Una trayectoria alternativa conduce a un "gobierno de nicho". Si los gestos de Jara hacia el centro resultan insuficientes y la Democracia Cristiana logra articular una candidatura propia o sus votantes se dispersan, la candidata oficialista podría verse forzada a replegarse sobre su electorado más fiel: el Partido Comunista y el Frente Amplio. En un escenario de alta fragmentación con múltiples candidatos en primera vuelta, es matemáticamente posible llegar a La Moneda con un porcentaje de apoyo relativamente bajo.
Sin embargo, gobernar sería una historia muy distinta. Un mandato de nicho implicaría una minoría parlamentaria crónica y una legitimidad social cuestionada por amplios sectores del país. La capacidad para implementar su programa de transformaciones —como la promesa de terminar con las AFP— sería extremadamente limitada, generando una rápida frustración en su propia base de apoyo y una oposición frontal del resto del espectro político. Este escenario revive el fantasma de la soledad en el poder, donde ganar la elección es solo el preludio de una administración asediada.
El escenario más riesgoso es aquel donde la polarización actual no se resuelve, sino que se institucionaliza. La elección se convierte en una batalla de trincheras entre dos bloques irreconciliables. Gane quien gane, el próximo gobierno enfrentaría una oposición obstruccionista y una sociedad civil fracturada. La derrota de Carolina Tohá, como apuntan algunos analistas, puede interpretarse como el fin del “espíritu de la Concertación”, esa cultura de pactos que, con todos sus límites, proveyó de estabilidad al país durante décadas.
Sin ese pegamento, el sistema político corre el riesgo de una parálisis estructural. La incapacidad para procesar las demandas sociales y económicas podría agudizar el malestar ciudadano y erosionar aún más la confianza en las instituciones. En este futuro, la ingobernabilidad no sería un problema del gobierno de turno, sino una característica del sistema político chileno, abriendo la puerta a ciclos de inestabilidad de consecuencias impredecibles.

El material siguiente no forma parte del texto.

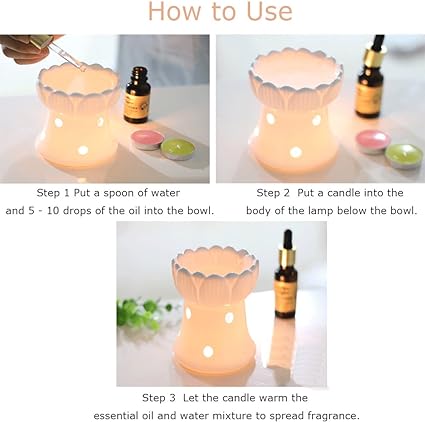 How to Use

Step 1 Put a spoon of water and 5 - 10 drops of the oil into the bowl.

Step 2 Put a candle into the body of the lamp below the bowl.

Step 3 Let the candle warm the essential oil and water mixture to spread fragrance.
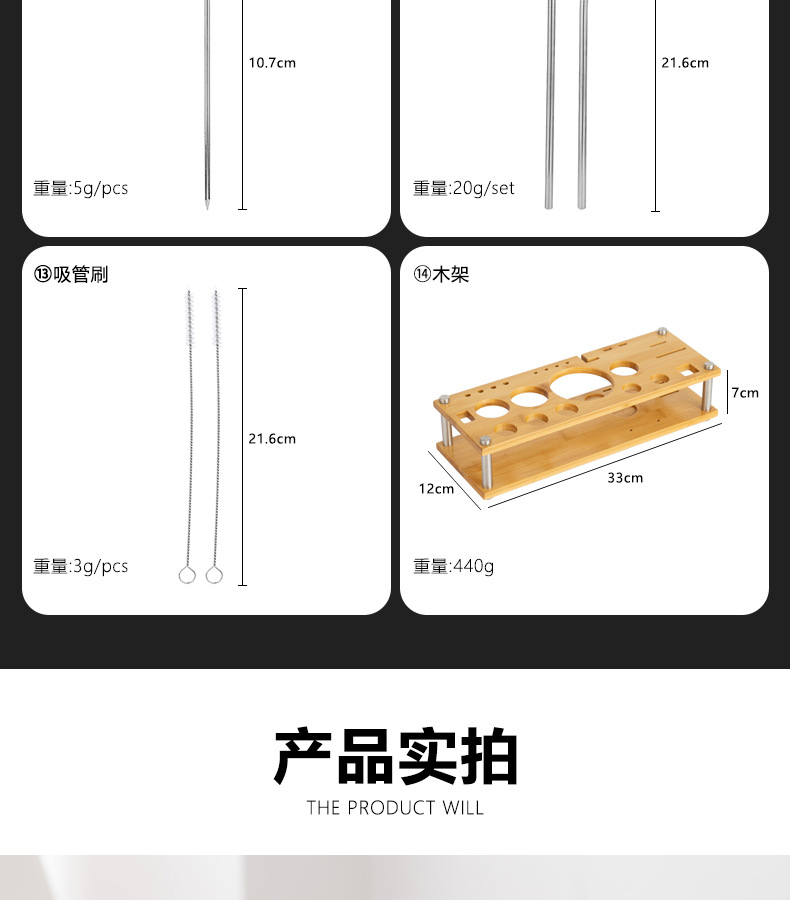 10.7cm

重量:5g/pcs

21.6cm

重量:20g/set

⑬吸管刷

21.6cm

重量:3g/pcs

⑭木架

7cm

12cm

33cm

重量:440g

产品实拍

THE PRODUCT WILL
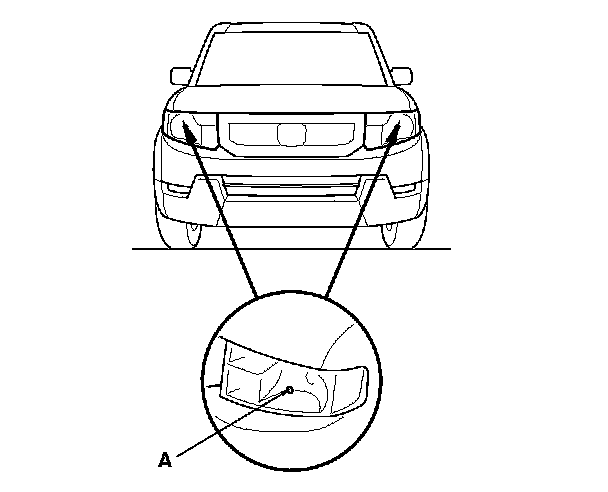 A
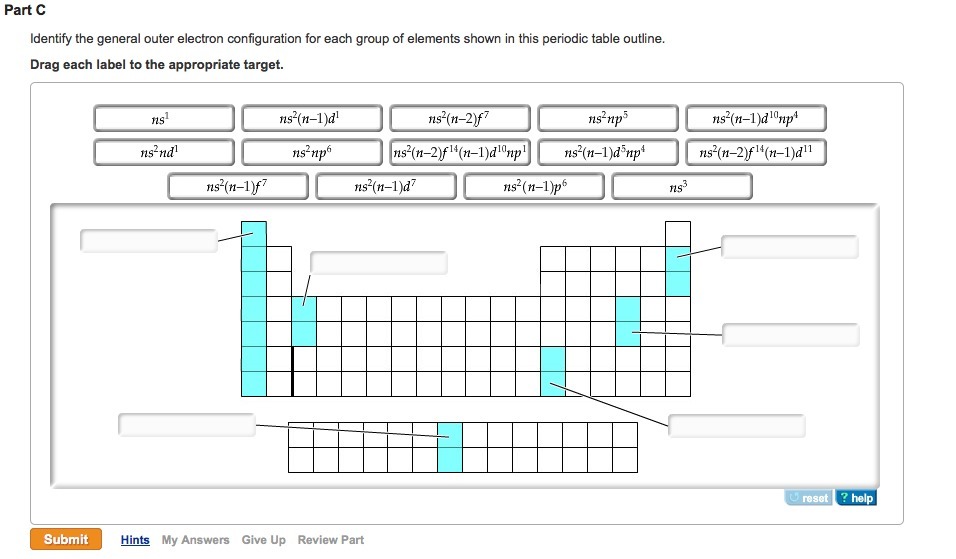 Part C

Identify the general outer electron configuration for each group of elements shown in this periodic table outline.

Drag each label to the appropriate target.

$ns^1$

$ns^2(n-1)d^1$

$ns^2(n-2)f^7$

$ns^2np^5$

$ns^2(n-1)d^{10}np^4$

$ns^2nd^1$

$ns^2np^6$

$ns^2(n-2)f^{14}(n-1)d^{10}np^1$

$ns^2(n-1)d^5np^4$

$ns^2(n-2)f^{14}(n-1)d^{11}$

$ns^2(n-1)f^7$

$ns^2(n-1)d^7$

$ns^2(n-1)p^6$

$ns^3$

reset ? help

Submit Hints My Answers Give Up Review Part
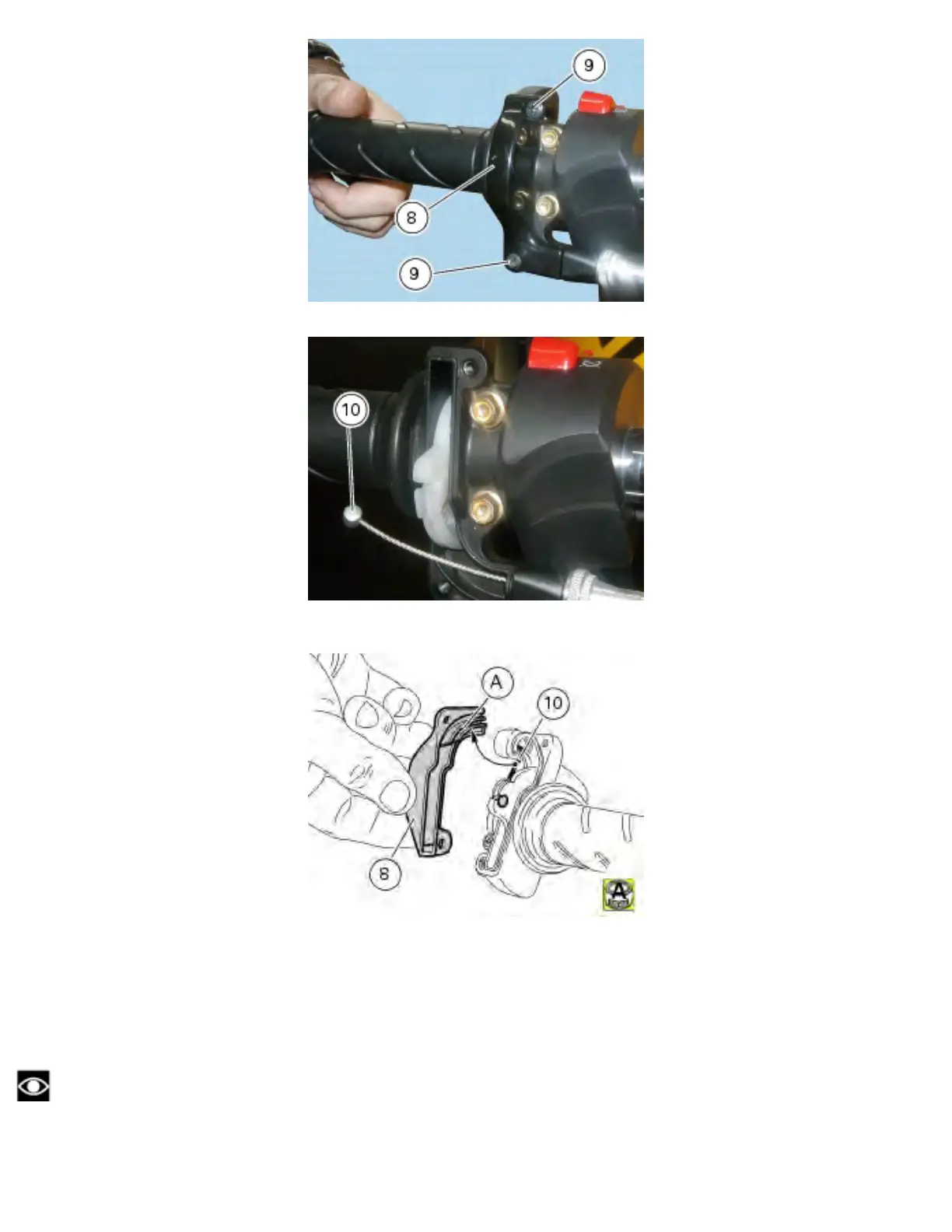 9
8
9

10

A
10
8
A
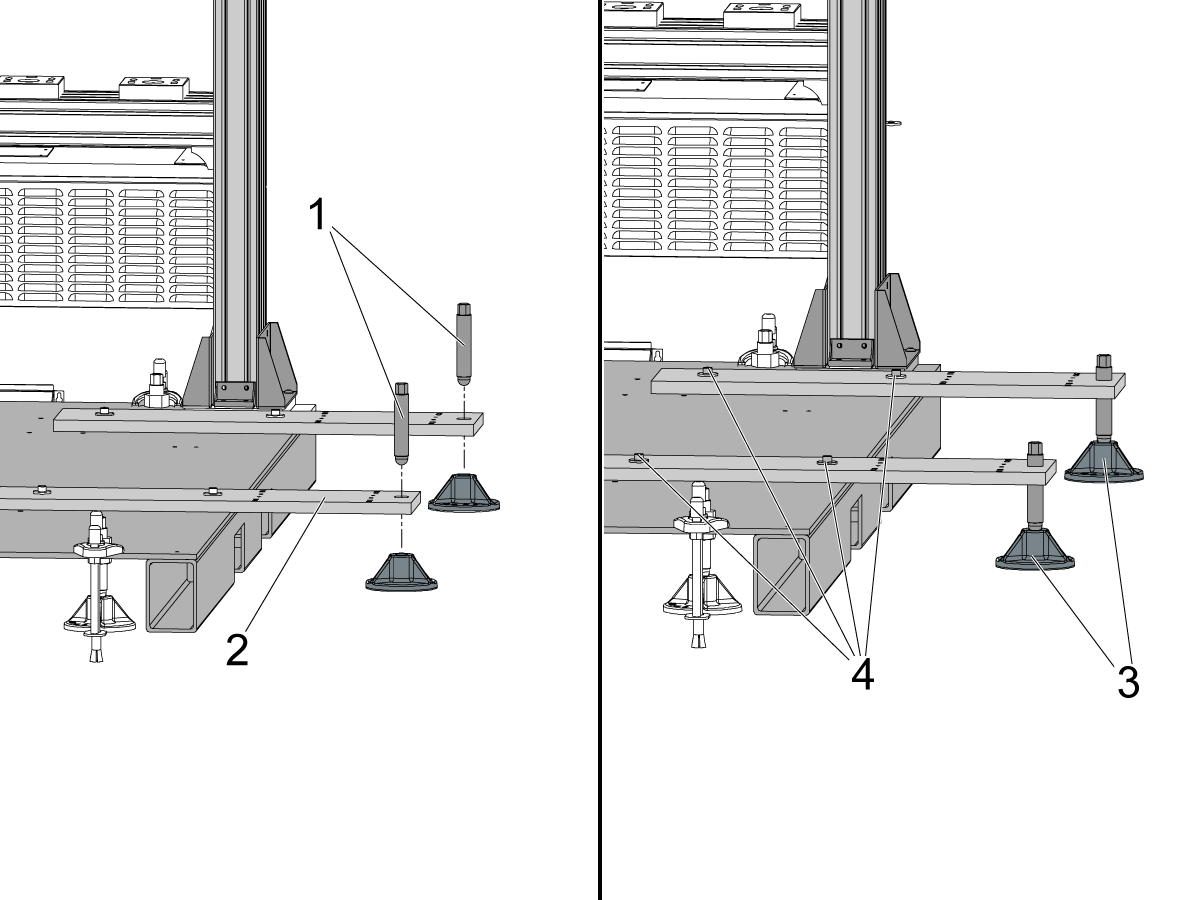 1
2
4
3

El triunfo de Jeannette Jara ha actuado como un catalizador que obliga a todos los actores a mostrar sus cartas. Su candidatura representa tanto la posibilidad de un realineamiento histórico de la izquierda como el riesgo de una fractura insalvable con las tradiciones moderadas que han sido centrales en la política chilena. Los próximos meses serán decisivos. Las decisiones que tome la Democracia Cristiana, la capacidad de la derecha para unificar a sus fuerzas y, sobre todo, la habilidad de la propia Jara para navegar la compleja arquitectura de la desconfianza, definirán cuál de estos futuros probables se materializará. Chile observa, conteniendo la respiración, el desarrollo de una trama cuyo desenlace determinará mucho más que el nombre del próximo ocupante del palacio de La Moneda.